3. Examine your annuity and life insurance policies.
"Verify the parties to these contracts: the insured/annuitant, owner, and primary and contingent beneficiaries."
4. Address IRAs and other retirement plans separately.
"IRAs and retirement plans must be treated on a stand-alone basis when determining whether a trust should be listed as a primary or contingent beneficiary."
See Michael Clark, Once You Create a Living Trust, Don’t Forget to Fund It, Kiplinger, October 26, 2020.
Special thanks to Jim Hillhouse (Professional Legal Marketing (PLM, Inc.)) for bringing this article to my attention.
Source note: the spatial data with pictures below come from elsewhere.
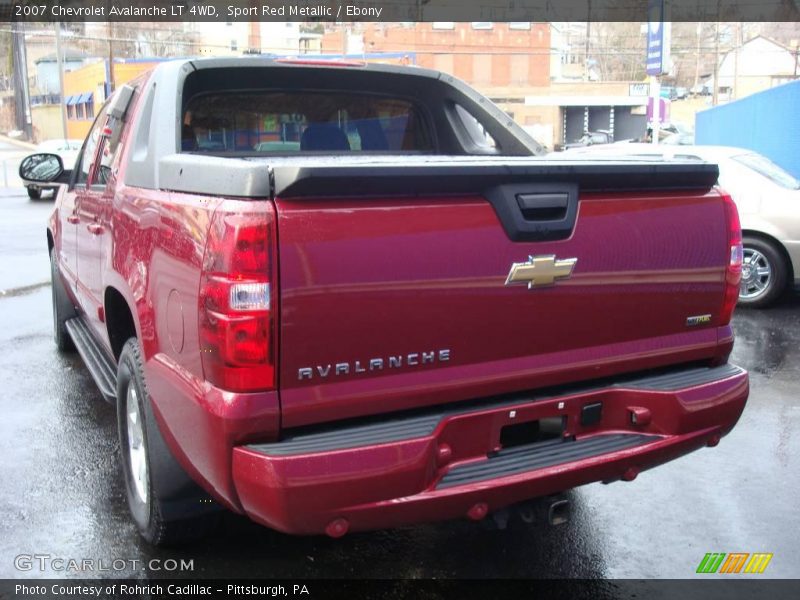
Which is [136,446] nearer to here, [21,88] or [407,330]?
→ [407,330]

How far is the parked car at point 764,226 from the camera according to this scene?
310 inches

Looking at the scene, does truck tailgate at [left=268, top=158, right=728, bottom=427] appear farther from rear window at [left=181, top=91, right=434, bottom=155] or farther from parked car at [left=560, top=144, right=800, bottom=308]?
parked car at [left=560, top=144, right=800, bottom=308]

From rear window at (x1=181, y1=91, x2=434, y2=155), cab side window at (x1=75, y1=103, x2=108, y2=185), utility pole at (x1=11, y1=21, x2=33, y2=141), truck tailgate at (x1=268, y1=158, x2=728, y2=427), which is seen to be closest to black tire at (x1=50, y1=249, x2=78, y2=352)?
cab side window at (x1=75, y1=103, x2=108, y2=185)

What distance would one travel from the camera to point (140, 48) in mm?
60719

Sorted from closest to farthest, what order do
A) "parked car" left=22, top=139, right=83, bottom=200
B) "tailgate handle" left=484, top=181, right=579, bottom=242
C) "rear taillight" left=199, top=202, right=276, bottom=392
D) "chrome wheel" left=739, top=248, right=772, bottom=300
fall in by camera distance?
"rear taillight" left=199, top=202, right=276, bottom=392
"tailgate handle" left=484, top=181, right=579, bottom=242
"chrome wheel" left=739, top=248, right=772, bottom=300
"parked car" left=22, top=139, right=83, bottom=200

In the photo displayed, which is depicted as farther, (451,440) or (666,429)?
(666,429)

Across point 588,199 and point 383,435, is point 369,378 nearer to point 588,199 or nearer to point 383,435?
point 383,435

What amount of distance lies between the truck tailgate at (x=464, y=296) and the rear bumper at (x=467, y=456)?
0.08 metres

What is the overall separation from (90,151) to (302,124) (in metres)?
1.34

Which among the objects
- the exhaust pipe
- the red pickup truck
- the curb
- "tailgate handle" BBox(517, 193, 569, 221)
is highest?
"tailgate handle" BBox(517, 193, 569, 221)

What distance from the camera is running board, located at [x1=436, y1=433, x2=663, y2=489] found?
2.62 m

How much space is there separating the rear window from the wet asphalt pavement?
1.77 m

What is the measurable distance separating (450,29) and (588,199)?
6312 cm

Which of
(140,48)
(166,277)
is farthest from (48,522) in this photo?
(140,48)
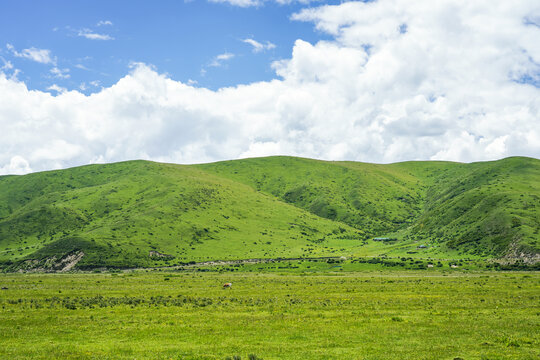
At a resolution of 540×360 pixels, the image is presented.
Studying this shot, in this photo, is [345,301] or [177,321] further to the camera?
[345,301]

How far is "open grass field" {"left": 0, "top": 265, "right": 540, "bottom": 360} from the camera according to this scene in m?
27.8

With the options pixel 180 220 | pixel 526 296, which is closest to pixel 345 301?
pixel 526 296

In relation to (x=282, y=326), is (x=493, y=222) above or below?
above

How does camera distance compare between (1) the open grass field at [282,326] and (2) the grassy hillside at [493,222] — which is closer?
(1) the open grass field at [282,326]

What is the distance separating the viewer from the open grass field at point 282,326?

Ledbetter v. Ledbetter involved siblings disputing over the existence of an oral trust. "The Alabama Supreme Court reversed a summary judgment finding that the evidence was insufficient to support the existence of an oral trust under Alabama Law."
Lois, the mother of William (known as "Russell"), Laurie Ann, and Warren, died in August 2015. She was survived by these three children.
Laurie Ann and Warren were expressly excluded from the will and unsuccessfully contested the will. When Laurie Ann and Warren contested the will, they learned that Russell was the beneficiary of the life insurance policy and was also trustee of the Lois Ann Ledbetter Family Irrevocable Trust. Russell had claimed the life insurance policy proceeds and deposited them into his personal checking account.
Laurie Ann and Warren sued Russell and claimed that Lois had created an irrevocable trust for their benefit.
Laurie Ann and Warren submitted evidence that Russell applied for a tax identification number for the Trust and made at least the initial premium payment on the policy. Lois and Warren also submitted an unsigned trust document prepared by another of Lois's attorneys. This document stated that there was an oral agreement between the "Grantor and the Trustee.
Under Alabama Uniform Trust Code, you must prove an oral trust's creation and terms by clear and convincing evidence.
The Alabama Supreme Court found that a reasonable jury could find that Laurie Ann and Warren showed by clear and convincing evidence the creation and terms of an oral trust.
See The Alabama Supreme Court On Proving The Existence and Terms Of an Oral Trust, Probate Stars, October 27, 2020.